Other diseases that may be caused by or lead to abnormalities in surfactant production or function include adult respiratory distress syndrome (ARDS), alveolar proteinosis, obstructive lung diseases such as asthma and COPD, interstitial lung diseases including pulmonary fibrosis and hypersensitivity pneumonitis, infectious lung processes such as pneumonia, AIDS, and in patients who smoke.[3]

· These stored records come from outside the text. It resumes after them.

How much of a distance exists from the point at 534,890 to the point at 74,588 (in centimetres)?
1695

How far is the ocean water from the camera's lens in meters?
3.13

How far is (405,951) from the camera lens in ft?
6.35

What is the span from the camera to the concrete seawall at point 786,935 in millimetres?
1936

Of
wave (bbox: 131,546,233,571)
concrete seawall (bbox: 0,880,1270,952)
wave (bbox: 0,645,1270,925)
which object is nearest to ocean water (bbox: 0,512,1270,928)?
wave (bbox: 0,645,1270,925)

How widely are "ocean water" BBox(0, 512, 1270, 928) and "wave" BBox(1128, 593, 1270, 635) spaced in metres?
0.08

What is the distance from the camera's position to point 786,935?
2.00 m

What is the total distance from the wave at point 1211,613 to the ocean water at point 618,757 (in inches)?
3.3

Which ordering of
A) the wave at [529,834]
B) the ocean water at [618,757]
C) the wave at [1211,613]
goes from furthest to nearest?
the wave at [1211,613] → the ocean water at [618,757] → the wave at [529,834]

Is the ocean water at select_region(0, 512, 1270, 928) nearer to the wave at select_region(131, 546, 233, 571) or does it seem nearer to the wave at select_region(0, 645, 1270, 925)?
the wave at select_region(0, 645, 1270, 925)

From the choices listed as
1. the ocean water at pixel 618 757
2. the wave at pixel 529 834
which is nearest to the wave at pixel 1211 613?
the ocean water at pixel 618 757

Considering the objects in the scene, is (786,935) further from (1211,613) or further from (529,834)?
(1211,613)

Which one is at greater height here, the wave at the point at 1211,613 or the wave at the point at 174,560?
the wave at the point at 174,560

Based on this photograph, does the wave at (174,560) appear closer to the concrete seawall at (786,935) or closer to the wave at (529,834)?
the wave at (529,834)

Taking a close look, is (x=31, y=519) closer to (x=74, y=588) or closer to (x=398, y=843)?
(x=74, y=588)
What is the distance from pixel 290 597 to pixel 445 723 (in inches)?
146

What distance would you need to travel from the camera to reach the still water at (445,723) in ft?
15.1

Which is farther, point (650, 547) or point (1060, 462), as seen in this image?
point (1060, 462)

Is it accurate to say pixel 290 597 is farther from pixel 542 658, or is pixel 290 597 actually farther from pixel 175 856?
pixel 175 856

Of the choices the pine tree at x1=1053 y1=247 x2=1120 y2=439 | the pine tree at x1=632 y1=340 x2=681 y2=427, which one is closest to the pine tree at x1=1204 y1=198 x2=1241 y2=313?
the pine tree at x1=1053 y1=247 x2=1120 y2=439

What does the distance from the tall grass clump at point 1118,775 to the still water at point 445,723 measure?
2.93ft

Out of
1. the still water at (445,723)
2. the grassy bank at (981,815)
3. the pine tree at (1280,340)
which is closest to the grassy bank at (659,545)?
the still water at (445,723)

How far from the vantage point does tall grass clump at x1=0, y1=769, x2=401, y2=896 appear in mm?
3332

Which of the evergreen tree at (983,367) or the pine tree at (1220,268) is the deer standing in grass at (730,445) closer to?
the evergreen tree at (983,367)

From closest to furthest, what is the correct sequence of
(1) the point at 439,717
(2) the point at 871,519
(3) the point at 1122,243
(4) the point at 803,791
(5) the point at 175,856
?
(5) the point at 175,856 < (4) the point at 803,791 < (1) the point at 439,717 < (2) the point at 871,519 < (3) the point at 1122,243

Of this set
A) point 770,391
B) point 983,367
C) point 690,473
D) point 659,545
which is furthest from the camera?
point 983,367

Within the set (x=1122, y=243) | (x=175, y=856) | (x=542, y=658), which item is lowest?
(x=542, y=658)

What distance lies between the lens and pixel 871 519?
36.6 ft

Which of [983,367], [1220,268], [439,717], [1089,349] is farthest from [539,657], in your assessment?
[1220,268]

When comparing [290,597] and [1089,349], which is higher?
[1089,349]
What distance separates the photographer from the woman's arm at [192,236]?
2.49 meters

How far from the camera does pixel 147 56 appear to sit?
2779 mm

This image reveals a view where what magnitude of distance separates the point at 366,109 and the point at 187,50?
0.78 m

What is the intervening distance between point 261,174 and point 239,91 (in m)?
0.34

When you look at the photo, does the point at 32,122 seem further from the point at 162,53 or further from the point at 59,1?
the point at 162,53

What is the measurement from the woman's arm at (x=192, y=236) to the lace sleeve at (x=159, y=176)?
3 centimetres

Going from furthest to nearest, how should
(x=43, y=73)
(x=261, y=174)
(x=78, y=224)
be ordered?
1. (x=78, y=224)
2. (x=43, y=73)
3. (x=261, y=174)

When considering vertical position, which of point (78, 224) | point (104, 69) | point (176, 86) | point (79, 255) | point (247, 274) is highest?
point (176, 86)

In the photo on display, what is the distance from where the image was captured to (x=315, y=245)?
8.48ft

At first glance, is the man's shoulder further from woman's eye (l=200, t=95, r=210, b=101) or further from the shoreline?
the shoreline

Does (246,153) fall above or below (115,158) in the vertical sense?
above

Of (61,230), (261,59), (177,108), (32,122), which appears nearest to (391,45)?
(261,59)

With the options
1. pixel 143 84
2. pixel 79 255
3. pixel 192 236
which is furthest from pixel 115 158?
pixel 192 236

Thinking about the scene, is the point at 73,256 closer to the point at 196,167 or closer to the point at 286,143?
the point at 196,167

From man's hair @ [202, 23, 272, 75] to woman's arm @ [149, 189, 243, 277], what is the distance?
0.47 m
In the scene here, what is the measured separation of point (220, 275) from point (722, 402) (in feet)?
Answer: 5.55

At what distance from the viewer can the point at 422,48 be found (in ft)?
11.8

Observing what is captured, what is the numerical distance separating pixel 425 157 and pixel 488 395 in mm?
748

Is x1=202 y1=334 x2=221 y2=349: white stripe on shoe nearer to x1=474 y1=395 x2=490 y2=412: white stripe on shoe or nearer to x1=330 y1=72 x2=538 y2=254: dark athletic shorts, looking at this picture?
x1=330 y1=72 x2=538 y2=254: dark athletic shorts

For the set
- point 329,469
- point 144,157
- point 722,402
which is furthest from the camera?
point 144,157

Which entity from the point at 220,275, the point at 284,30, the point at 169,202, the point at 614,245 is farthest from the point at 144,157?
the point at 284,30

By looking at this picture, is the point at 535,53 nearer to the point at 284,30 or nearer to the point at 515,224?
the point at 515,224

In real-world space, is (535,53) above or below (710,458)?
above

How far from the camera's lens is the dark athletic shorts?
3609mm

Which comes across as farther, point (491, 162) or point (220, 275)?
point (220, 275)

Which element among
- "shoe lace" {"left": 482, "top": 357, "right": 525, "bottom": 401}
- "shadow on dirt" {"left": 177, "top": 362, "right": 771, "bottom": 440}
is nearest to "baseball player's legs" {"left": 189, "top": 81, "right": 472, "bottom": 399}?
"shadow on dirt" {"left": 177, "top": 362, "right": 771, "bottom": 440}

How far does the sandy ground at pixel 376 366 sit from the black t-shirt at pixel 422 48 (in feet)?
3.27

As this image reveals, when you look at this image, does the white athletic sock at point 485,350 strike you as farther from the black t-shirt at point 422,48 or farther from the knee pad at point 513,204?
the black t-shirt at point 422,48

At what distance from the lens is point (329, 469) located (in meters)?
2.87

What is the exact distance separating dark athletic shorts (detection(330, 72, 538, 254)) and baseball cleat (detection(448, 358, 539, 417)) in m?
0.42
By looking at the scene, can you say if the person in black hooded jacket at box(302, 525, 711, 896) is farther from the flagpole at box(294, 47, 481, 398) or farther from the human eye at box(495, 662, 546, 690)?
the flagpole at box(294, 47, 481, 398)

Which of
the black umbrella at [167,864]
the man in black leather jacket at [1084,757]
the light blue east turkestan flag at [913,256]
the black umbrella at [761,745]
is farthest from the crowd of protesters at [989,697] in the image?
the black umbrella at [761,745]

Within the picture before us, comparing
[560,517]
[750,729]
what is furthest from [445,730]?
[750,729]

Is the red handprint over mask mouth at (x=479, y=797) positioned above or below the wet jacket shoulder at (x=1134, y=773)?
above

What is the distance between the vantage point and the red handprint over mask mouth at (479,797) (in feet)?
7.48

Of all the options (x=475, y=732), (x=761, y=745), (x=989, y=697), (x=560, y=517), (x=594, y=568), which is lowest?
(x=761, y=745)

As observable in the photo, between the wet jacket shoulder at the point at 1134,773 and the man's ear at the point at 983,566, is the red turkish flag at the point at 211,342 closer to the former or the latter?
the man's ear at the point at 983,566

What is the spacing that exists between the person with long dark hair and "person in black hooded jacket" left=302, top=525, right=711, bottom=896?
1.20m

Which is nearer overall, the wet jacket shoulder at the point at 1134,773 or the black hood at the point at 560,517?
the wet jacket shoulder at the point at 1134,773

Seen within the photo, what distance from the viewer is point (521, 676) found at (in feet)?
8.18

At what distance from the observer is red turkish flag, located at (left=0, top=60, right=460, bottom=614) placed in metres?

Acute respiratory distress syndrome or ARDS is another disease where the concept of surface tension becomes relevant. In ARDS, a widespread inflammatory process affects the lungs leading to rapid respiratory failure. The condition is usually triggered by acute pancreatitis, pneumonia, trauma, or sepsis. In ARDS, Alveolar and capillary damage allow fluids and proteins to leak into the alveoli. These proteins interfere with the function and composition of surfactant, thereby decreasing its vital role in counteracting the effects of surface tension. The result would be alveolar collapse and abnormalities in gas exchange.[6]

Clinical Significance

Thankfully, many interventions exist nowadays to help patients with neonatal respiratory distress syndrome. These treatment options aim to decrease the severity of the disease or to prevent its occurrence in the first place. Prevention wise, all pregnant women at risk of preterm delivery should be given antenatal glucocorticoids to help enhance fetal lung maturity and surfactant production.[7] For neonates with the disease, respiratory support with positive end-expiratory pressure helps keep the airways open at end-expiration and prevents alveolar collapse.[8] Finally, exogenous surfactant replacement therapy now exists to help improve pulmonary function in neonates with RDS. It works by replacing surfactant temporarily until the lungs mature enough to produce it on their own. As mentioned previously, a wide variety of other pulmonary diseases may cause or manifest with abnormalities in surfactant production, function, or metabolism. Regrettably, at this time, there is no routine use for exogenous surfactant in these diseases.[4]